The merger, which added over Rs 4.3 lakh crore in home loans to the bank’s portfolio, pushed overall bank credit growth to 19.7%. RBI data indicates that the merger contributed five percentage points to the growth in bank credit. Without the merger, the year-on-year increase would have been 14.7%. Bank credit stood at Rs 148 lakh crore as of July 28.
Within personal loans, the housing finance portfolio of banks surged by 37.4% to reach Rs 24.3 lakh crore as of July-end. It would have been Rs 20 lakh crore without the merger.
Another consequence of the merger was a slowdown in bank credit extended to housing finance companies. Additionally, there was a 12.3% year-on-year increase in bank credit to the commercial real estate sector, reaching Rs 4 lakh crore, which would have been Rs 3.3 lakh crore without the merger.
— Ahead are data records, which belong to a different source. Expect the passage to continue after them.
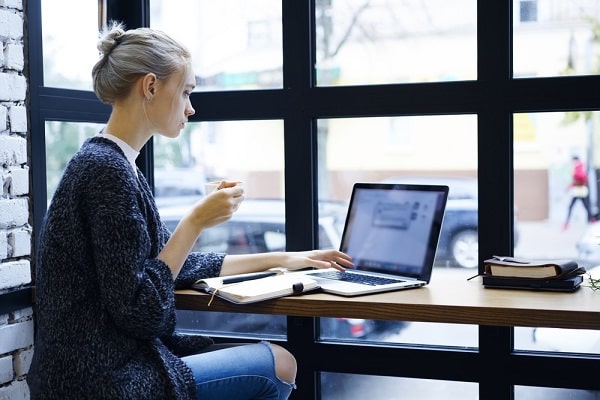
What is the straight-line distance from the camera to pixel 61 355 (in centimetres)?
170

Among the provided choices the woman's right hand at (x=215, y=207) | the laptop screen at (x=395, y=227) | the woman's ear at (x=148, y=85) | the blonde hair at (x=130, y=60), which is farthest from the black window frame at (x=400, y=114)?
the woman's right hand at (x=215, y=207)

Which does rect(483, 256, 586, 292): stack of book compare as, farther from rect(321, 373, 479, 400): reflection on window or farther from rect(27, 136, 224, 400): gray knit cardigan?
rect(27, 136, 224, 400): gray knit cardigan

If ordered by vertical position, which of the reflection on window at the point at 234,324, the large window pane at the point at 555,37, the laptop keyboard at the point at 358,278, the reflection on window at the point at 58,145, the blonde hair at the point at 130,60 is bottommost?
the reflection on window at the point at 234,324

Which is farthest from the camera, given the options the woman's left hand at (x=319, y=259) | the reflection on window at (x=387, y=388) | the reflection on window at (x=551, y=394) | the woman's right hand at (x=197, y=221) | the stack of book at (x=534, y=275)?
the reflection on window at (x=387, y=388)

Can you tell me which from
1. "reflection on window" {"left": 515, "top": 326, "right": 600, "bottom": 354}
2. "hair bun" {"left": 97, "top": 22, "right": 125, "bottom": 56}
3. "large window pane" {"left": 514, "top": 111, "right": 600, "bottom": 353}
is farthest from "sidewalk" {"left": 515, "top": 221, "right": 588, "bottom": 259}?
"hair bun" {"left": 97, "top": 22, "right": 125, "bottom": 56}

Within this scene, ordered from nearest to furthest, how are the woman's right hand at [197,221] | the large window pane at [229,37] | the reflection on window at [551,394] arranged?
1. the woman's right hand at [197,221]
2. the reflection on window at [551,394]
3. the large window pane at [229,37]

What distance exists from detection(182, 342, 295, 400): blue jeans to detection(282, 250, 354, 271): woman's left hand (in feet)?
1.08

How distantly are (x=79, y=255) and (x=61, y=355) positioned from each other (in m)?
0.22

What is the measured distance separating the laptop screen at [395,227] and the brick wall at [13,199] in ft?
2.95

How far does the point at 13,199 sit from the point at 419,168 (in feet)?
3.89

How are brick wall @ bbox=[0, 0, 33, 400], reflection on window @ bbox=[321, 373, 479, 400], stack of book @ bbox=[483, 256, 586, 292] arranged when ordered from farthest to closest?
reflection on window @ bbox=[321, 373, 479, 400] → brick wall @ bbox=[0, 0, 33, 400] → stack of book @ bbox=[483, 256, 586, 292]

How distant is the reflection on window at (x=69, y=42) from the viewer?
2289 millimetres

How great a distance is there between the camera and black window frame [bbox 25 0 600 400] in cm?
226

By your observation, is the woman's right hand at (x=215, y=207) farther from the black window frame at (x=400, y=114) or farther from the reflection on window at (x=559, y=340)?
the reflection on window at (x=559, y=340)
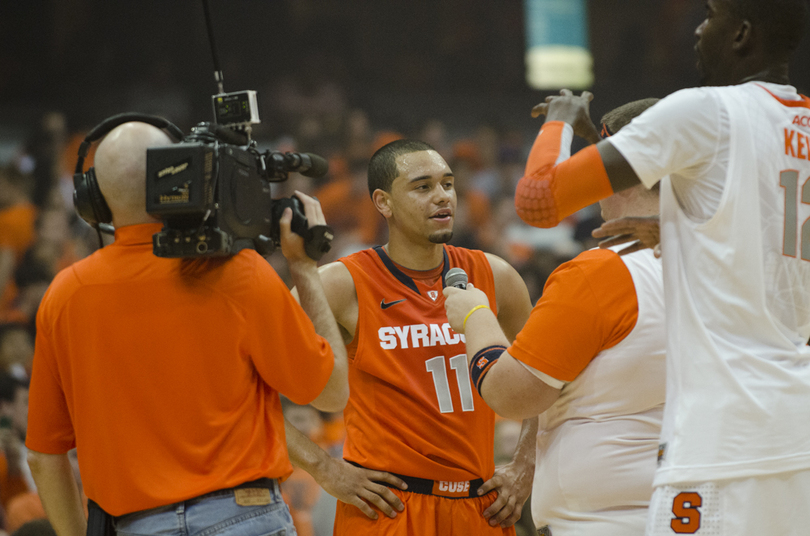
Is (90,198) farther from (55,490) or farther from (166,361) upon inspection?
(55,490)

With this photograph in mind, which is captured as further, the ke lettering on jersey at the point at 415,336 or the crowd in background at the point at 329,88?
the crowd in background at the point at 329,88

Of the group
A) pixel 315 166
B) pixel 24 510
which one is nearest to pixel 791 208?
pixel 315 166

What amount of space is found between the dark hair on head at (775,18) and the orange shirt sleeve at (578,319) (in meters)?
0.71

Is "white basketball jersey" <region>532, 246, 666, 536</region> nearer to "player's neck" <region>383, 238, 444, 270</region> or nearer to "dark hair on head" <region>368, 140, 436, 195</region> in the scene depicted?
"player's neck" <region>383, 238, 444, 270</region>

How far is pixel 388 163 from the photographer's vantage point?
3689 mm

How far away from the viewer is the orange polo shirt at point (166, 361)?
2.10m

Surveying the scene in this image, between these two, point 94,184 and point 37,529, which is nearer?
point 94,184

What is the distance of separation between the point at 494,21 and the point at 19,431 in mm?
7952

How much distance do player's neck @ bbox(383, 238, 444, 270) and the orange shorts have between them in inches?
39.2

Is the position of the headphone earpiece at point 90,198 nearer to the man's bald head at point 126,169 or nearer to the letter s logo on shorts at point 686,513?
the man's bald head at point 126,169

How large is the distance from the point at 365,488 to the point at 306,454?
0.99 feet

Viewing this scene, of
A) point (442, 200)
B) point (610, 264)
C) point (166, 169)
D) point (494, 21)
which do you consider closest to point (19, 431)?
point (442, 200)

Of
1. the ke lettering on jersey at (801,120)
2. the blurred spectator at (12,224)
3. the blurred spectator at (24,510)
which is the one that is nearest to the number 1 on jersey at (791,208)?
the ke lettering on jersey at (801,120)

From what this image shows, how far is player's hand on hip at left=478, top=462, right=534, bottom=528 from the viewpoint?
3.12 metres
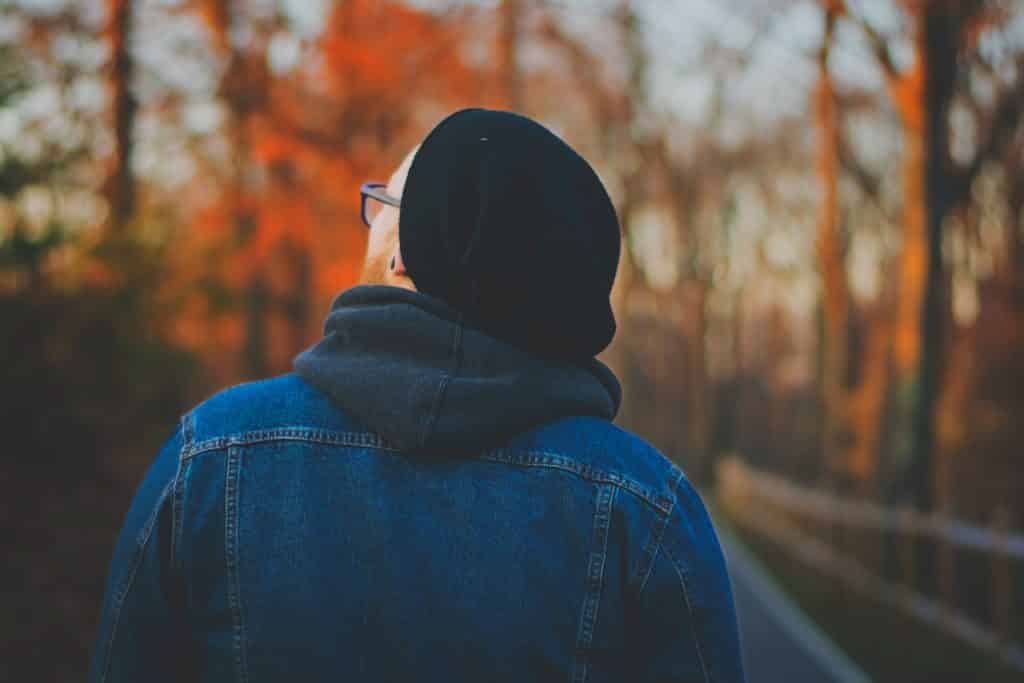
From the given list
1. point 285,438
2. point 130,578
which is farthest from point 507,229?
point 130,578

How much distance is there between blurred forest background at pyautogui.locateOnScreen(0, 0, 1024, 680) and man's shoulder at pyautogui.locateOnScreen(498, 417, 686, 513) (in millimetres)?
5148

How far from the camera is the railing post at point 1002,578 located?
27.9 feet

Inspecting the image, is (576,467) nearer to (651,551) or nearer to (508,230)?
(651,551)

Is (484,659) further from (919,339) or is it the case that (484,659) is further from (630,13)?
(630,13)

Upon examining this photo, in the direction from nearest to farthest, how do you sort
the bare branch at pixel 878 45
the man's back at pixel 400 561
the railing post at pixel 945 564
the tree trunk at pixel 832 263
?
the man's back at pixel 400 561, the railing post at pixel 945 564, the bare branch at pixel 878 45, the tree trunk at pixel 832 263

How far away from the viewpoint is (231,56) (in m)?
17.0

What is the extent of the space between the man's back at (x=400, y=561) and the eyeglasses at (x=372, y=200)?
0.37 meters

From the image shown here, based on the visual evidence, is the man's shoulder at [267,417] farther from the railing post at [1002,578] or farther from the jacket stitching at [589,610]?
the railing post at [1002,578]

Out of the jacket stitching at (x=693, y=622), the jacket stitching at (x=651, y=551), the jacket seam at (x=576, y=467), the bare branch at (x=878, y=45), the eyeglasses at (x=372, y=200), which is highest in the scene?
the bare branch at (x=878, y=45)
Given that credit growth to the industry sector remains in single digits, the primary driver for loan growth is advances to the services sector, with non-bank finance companies (NBFCs) being the major consumers of bank credit. “Lending to NBFCs grew by 23.6% year-on-year in July 2023, compared to 24.6% in July 2022. As anticipated, the outstanding amount to NBFCs declined month-on-month due to the reclassification of HDFC’s borrowings,” said CareEdge Ratings.